§ TEXT SHOWN
A finding of very low safety significance (Green) and an associated NCV of 10 CFR 50, Appendix B, Criterion III, Design Control was self-revealed following the licensees failure to design the 1B SX pump inboard bearing casing drain line in a manner that maintained pump operability. Specifically, the licensee had re-designed the 1B SX pump inboard bearing drain line by replacing a hard pipe drain with a flexible hose drain line consisting of fittings of a smaller diameter when compared to the previous hard pipe drain line. This design change resulted in unplanned 1B SX pump inoperability and required operator action to secure the pump to preclude pump damage.

Description:

On December 30, 2013, an equipment operator identified that the 1B SX was spraying oil from the inboard bearing housing onto the surrounding floor and wall.

Additionally, the operator identified that the oil level in the associated sight glass was low. Operations secured the 1B SX pump and placed the control switch in the pull-to-lock position. Operations entered the associated TS action requirements and changed Unit 1 on-line risk from a Green to a Yellow condition. The licensee replaced the bearing isolators, and restored 1B SX pump operability on December 31, 2013, after the pump had been started and monitored for several hours.

The licensee documented the condition in IR 1601971 and performed an equipment apparent cause evaluation. The licensee concluded that the apparent cause was insufficient venting of the oil reservoir through the bearing isolators and vented inspection plugs. The licensee identified that the contributing cause was a low flow drainage restriction as a result of a non-conforming design. Specifically, the drain line coming out of the inboard bearing housing on the 1B SX pump was modified and replaced with a flex hose. The fittings associated with the metallic flexible hose were estimated to have an inside diameter of less than 0.75 inches and had certain fittings that caused further reduction to the inside diameter. These drainage restrictions had not been adequately accounted for in the design modification that installed the metallic flexible hose. The licensee concluded that this drain flow reduction could result in intermittent increase in oil level inside the bearing housing and cause subsequent leaks from the bearing isolators.

§ DATASET EXTRACT
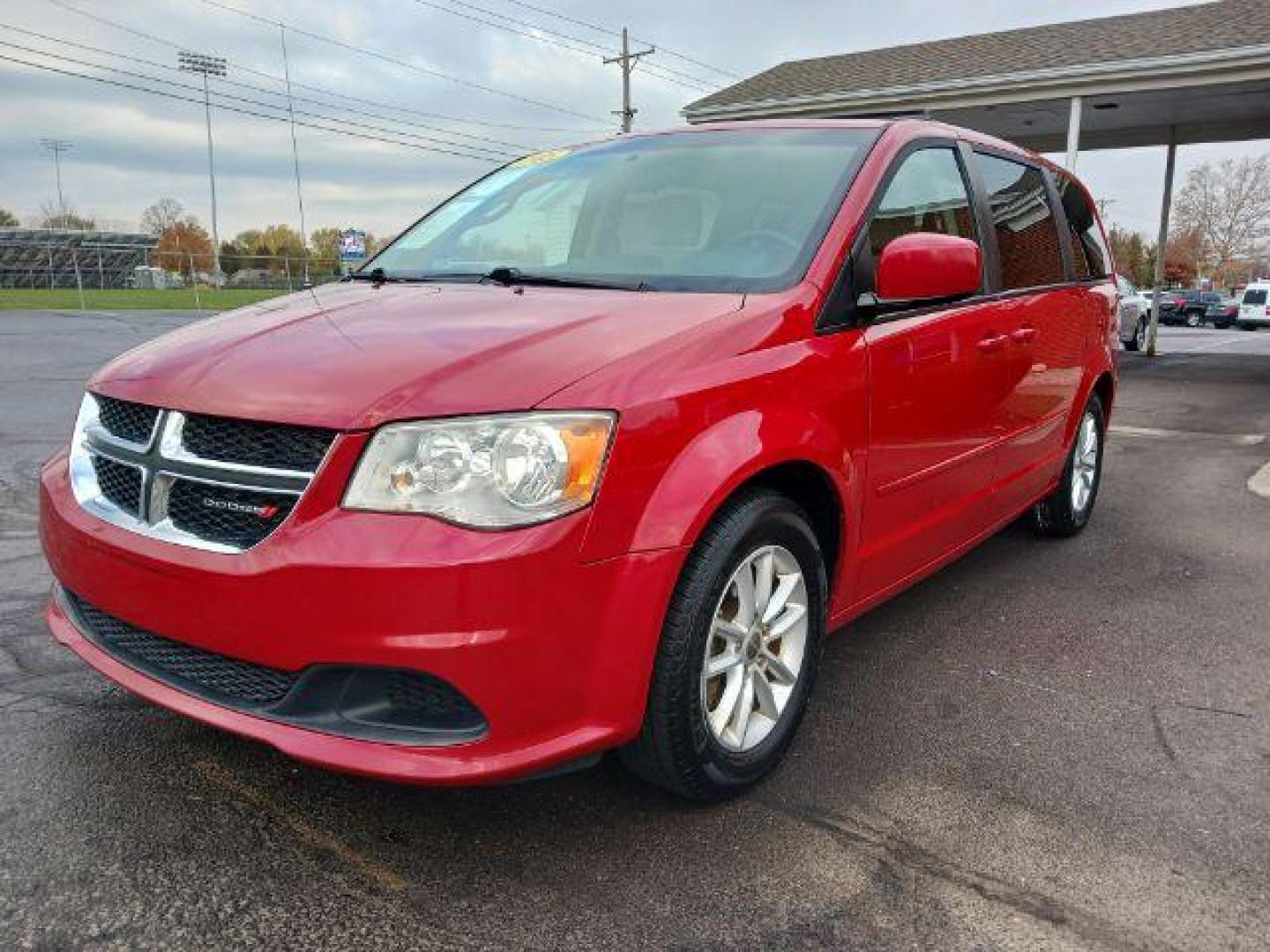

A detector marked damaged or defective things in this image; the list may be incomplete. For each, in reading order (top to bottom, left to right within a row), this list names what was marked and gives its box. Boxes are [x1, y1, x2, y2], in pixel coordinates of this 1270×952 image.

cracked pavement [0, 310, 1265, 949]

* * *

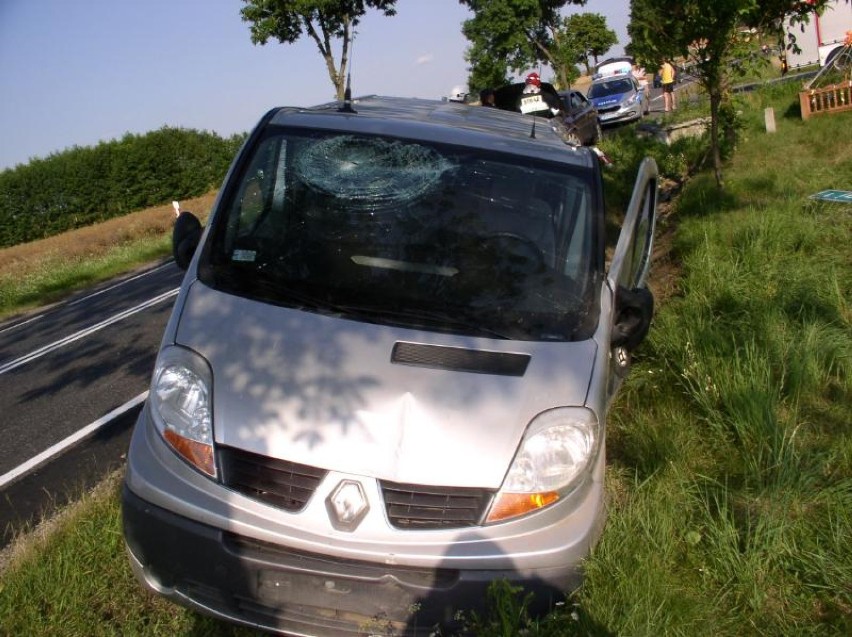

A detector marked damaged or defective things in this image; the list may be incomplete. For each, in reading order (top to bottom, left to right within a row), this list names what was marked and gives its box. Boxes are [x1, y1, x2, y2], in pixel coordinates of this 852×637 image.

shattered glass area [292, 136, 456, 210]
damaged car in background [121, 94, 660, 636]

---

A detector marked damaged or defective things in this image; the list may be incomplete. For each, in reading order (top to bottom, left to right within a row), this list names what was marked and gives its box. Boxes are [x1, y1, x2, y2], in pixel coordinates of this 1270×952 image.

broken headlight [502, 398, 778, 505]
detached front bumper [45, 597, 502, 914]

§ TASK DESCRIPTION
Can you write out the SX pump finding word for word, everything from "A finding of" down to "floor and wall."?

§ ANSWER
A finding of very low safety significance (Green) and an associated NCV of 10 CFR 50, Appendix B, Criterion III, Design Control was self-revealed following the licensees failure to design the 1B SX pump inboard bearing casing drain line in a manner that maintained pump operability. Specifically, the licensee had re-designed the 1B SX pump inboard bearing drain line by replacing a hard pipe drain with a flexible hose drain line consisting of fittings of a smaller diameter when compared to the previous hard pipe drain line. This design change resulted in unplanned 1B SX pump inoperability and required operator action to secure the pump to preclude pump damage.

Description:

On December 30, 2013, an equipment operator identified that the 1B SX was spraying oil from the inboard bearing housing onto the surrounding floor and wall.